# Healing and Wellbeing > Study, Work and Welfare >  >  Is work-anxiety a common issue among us? What?s your experience?

## CeCe

I am someone who's had bad experiences in losing everything, as well as fear of failure and being a burden. Especially having applied at different jobs in the past for months without success.Enough slip ups or one big slip up at work could mean losing my income, home, car, at worst going homeless. I always feel like people like me at first and then I get to be too much to handle and then I get disliked.

----------


## Total Eclipse

Jobs or anything where someone is dependent on me causes me huge amount of anxiety. My mind always loops if it's perfect. If it's not I keep re-doing it and often frustrate people. There are times that I've learned I have to take my first try and submit it (and it's actually a decent job) vs. stressing on it for days, weeks, months, and upsetting myself and a lot of other people.

----------


## Heelsbythebridge

I think people with moderate social anxiety struggle more often than not in the workplace, and those on the severe end simply cannot work at all. There's the actual work - but even the baseline factors like showing up, being on time, being able to communicate effectively (or at all), being under pressure, being criticized or dealing with conflict... And for 40+ hours each week on top of the time we need to decompress and care for ourselves personally.

----------


## rabidfoxes

When working, I was anxious about being competent enough (at first), being able to stand up for myself (and others) and building workplace relationships.
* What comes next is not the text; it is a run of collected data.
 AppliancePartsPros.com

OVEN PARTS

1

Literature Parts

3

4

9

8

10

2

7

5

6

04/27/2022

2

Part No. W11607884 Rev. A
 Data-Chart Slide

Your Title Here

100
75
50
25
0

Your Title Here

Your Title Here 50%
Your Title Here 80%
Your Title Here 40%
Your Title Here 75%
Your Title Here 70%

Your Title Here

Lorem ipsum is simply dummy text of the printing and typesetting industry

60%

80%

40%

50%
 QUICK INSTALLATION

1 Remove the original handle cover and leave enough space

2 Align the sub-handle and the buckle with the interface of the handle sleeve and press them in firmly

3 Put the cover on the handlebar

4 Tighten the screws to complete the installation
I would end up in a place where I'd make 'friends' (in as much as it's a thing at work) but it would take me about 1.5 years to get there. Then there was the issue with authority. As I got comfortable and saw more of how the workplace functioned, I also got progressively more disillusioned and pissed off. I'd leave at a 1.5 - 2 year mark, before I could start organising a workers' revolt, and just when I started to get to know people...
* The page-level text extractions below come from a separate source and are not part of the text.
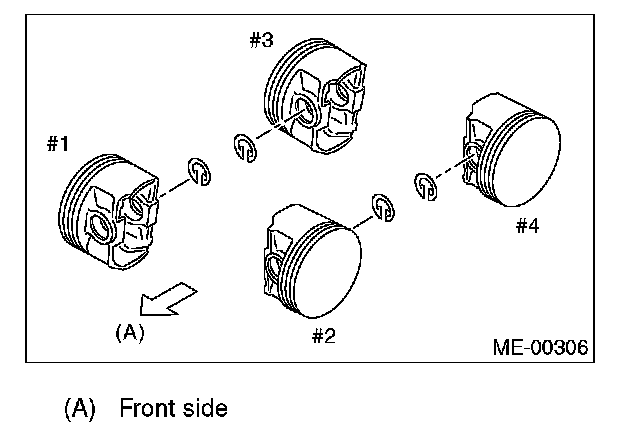 #3

#1

#4

(A)

#2

ME-00306

(A) Front side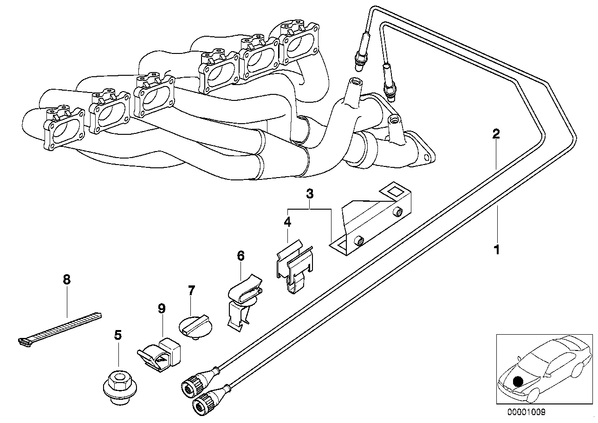 2
3
4
1
6
8
7
9
5
00001009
Irvine Welsh called his book 'if you liked school you'll love work' and I think there's something to that. Some of us are just not built for those kinds of environments. Maybe it's all of us.

----------


## Shredder

I have similar thoughts to 
@rabidfoxes


When I was at school I didn't know what anxiety was.  All I remember was being "sick" a lot.  There was one time I went home due to being 'sick' again and I recall it had something to do with me being scared of the headmaster.  

I always hated work and being scrutinised and judged by others so I just figured out how to be independent and became my own boss but the anxiety still spilled out because I have to deal with clients.

----------


## DanielBlueSky

Yeah I can get through it but works makes me anxious.  Specially I am where it's an intense environment.

usually spend most down time decompressing

----------


## TuanJie

Not long after graduating, the anxiety and depression got so bad I never made it to a "real" job. I've even managed to get burned out while volunteering part-time because I needed more down-time to bounce back than I got.

----------